WHAT NEEDS TO BE DONE: Count the lines in the listing below that contain the string "metal", treating uppercase and lowercase as different, and give only that number.

[BEGIN INPUT DATA]

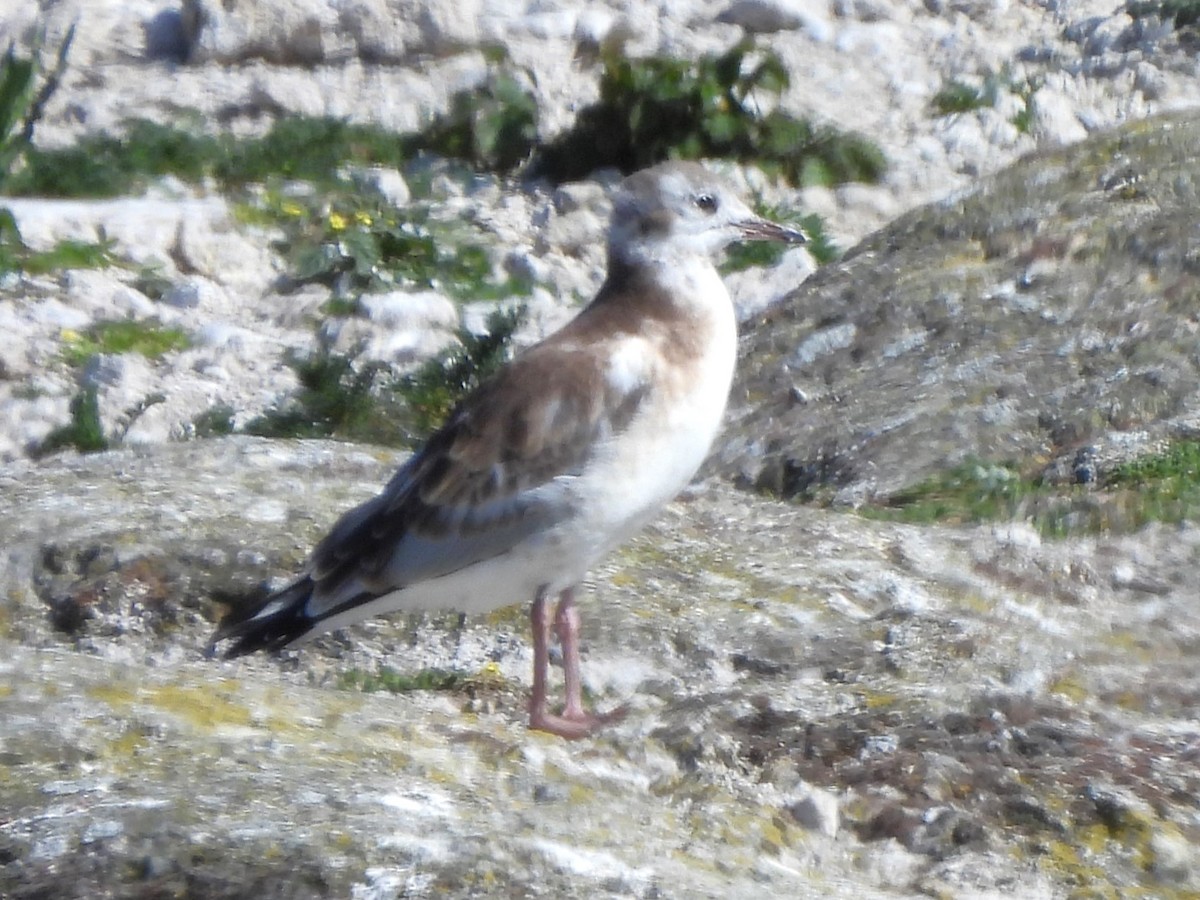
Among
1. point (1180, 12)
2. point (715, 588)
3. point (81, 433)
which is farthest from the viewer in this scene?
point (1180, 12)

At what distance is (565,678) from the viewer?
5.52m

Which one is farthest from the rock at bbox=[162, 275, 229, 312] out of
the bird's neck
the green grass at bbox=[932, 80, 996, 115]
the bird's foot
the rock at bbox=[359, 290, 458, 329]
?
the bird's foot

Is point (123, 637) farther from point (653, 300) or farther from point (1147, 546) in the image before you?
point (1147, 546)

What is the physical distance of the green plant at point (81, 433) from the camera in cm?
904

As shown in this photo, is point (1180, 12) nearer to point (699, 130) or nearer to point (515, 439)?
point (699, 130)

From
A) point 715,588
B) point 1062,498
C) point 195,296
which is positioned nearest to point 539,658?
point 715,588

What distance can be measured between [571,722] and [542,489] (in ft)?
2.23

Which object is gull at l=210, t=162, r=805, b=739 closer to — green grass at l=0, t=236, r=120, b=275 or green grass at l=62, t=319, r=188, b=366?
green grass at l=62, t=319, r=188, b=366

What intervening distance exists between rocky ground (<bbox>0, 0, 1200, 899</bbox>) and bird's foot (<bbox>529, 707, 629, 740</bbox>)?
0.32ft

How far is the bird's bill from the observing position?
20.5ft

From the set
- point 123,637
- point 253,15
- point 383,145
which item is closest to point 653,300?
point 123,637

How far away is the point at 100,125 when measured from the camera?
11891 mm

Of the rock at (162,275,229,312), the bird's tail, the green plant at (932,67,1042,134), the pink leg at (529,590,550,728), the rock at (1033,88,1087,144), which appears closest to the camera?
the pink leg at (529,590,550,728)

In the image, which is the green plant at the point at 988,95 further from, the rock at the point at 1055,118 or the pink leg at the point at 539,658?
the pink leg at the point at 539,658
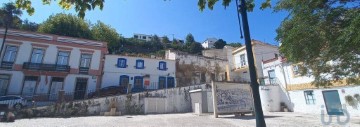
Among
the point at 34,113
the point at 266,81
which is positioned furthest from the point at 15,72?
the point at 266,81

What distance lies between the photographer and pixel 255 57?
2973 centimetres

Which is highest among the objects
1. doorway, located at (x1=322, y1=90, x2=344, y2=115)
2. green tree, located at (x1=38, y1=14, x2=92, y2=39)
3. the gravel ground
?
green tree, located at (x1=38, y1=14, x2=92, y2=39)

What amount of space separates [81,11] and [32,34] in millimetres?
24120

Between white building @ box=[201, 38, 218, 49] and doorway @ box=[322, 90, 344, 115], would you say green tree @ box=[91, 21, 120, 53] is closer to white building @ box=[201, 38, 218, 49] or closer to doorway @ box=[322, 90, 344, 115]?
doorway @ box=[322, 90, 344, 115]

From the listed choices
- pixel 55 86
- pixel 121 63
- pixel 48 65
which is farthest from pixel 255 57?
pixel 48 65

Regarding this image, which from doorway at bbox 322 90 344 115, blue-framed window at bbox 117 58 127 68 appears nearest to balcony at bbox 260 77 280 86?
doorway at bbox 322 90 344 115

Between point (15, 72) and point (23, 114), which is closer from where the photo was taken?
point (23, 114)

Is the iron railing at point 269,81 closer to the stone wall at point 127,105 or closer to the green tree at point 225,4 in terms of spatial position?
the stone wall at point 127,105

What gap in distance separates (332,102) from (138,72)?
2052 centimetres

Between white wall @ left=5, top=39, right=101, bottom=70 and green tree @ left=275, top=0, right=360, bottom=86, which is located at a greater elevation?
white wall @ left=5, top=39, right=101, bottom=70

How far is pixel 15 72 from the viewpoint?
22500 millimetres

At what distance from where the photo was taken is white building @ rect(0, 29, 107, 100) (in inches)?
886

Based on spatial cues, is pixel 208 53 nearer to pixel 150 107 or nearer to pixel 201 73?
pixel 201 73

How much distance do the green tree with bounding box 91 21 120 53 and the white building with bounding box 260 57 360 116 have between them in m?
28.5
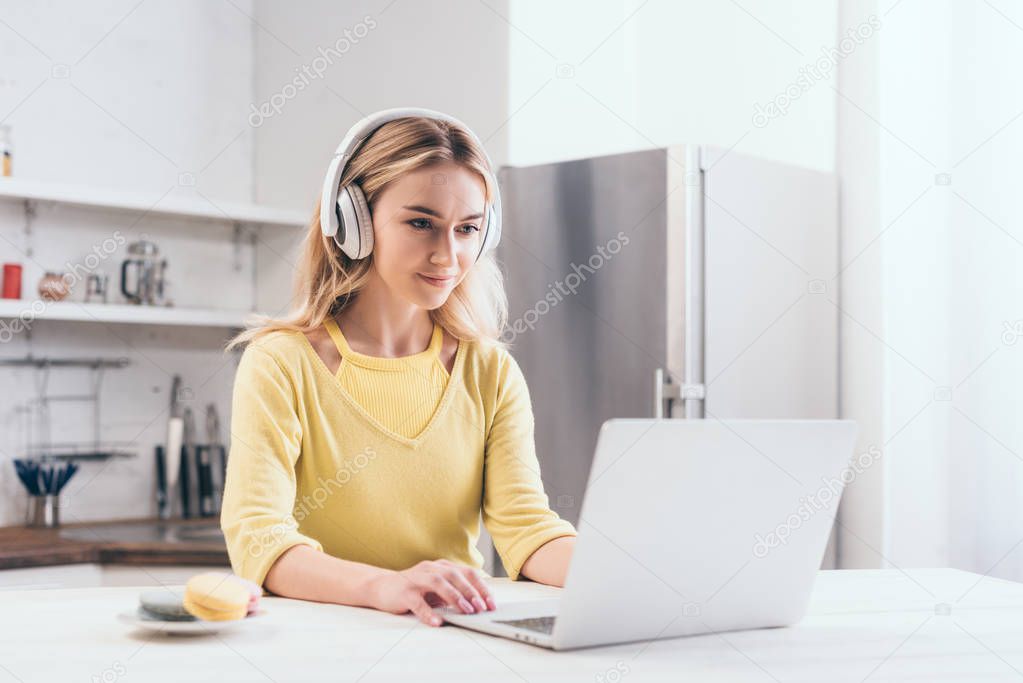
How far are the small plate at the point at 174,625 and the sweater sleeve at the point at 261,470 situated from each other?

[END INPUT DATA]
[BEGIN INPUT DATA]

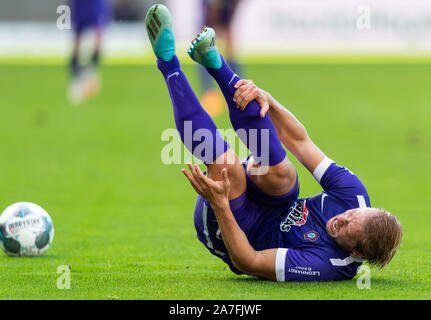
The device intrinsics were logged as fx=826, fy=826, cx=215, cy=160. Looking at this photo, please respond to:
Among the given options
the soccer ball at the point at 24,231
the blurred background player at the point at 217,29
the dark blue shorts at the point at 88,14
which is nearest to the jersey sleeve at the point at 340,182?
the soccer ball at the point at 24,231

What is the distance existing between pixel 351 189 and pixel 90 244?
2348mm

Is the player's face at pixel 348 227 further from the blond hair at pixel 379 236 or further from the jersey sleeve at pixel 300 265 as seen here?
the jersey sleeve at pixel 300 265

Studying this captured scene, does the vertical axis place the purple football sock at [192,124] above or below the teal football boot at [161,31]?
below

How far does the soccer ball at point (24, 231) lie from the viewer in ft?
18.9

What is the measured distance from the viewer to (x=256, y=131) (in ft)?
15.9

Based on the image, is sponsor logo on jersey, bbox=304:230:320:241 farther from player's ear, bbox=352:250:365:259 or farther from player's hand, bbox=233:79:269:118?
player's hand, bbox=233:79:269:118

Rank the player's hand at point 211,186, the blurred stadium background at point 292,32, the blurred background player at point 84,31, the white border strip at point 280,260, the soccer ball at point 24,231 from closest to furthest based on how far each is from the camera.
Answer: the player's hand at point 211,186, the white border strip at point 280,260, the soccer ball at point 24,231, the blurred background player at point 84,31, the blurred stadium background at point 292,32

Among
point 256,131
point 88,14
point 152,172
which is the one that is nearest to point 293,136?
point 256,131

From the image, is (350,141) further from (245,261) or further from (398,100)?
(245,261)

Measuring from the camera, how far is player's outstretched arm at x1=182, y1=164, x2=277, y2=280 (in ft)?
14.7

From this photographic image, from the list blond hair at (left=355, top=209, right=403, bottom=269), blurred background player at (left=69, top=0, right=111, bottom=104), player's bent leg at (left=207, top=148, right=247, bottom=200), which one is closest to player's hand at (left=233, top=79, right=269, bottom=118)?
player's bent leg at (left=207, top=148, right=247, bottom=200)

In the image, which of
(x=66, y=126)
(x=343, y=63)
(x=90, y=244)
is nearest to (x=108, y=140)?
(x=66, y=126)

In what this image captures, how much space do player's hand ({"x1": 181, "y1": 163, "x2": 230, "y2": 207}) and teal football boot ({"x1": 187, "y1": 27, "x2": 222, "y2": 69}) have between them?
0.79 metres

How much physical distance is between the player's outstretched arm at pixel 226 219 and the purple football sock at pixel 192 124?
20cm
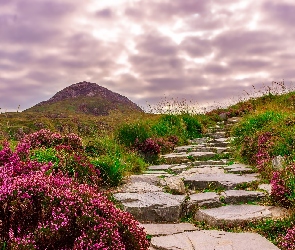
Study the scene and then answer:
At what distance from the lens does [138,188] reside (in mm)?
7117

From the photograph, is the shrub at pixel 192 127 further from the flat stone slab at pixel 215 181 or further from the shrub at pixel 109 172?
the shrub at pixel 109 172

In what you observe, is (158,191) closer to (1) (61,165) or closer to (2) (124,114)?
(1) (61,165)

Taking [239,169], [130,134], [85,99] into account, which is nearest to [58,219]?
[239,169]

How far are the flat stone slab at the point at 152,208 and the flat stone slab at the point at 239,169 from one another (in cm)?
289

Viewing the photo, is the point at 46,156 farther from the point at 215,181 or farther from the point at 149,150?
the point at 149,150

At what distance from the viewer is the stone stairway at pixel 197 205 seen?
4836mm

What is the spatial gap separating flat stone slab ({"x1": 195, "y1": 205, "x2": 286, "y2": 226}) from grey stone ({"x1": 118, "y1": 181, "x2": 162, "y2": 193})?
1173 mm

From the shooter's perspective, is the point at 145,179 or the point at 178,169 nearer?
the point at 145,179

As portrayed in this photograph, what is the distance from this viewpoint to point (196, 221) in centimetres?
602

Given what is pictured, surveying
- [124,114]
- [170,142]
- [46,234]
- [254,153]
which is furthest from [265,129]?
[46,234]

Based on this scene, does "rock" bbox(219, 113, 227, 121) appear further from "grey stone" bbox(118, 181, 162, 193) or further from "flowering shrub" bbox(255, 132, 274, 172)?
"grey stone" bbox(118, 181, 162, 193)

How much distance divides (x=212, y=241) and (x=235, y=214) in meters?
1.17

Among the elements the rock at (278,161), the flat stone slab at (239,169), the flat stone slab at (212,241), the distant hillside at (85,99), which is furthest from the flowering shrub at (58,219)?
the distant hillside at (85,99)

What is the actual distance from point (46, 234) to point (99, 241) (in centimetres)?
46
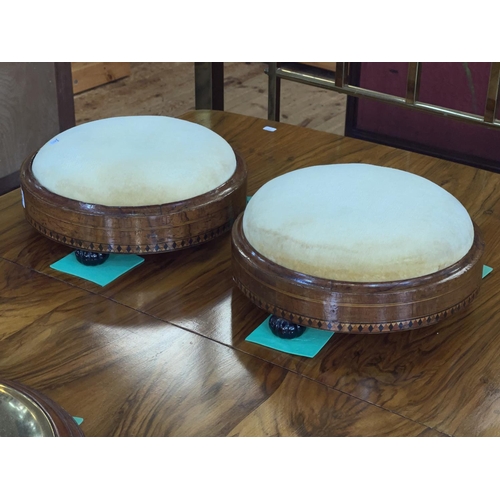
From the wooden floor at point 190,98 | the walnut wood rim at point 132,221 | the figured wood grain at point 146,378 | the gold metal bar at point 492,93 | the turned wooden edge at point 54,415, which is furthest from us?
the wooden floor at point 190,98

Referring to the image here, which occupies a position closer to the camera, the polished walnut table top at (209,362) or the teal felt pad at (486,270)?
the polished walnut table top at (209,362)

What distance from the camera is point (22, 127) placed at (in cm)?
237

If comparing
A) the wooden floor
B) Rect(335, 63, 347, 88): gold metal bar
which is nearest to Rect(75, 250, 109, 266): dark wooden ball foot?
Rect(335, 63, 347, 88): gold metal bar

[END INPUT DATA]

ANSWER TO THE TASK: 3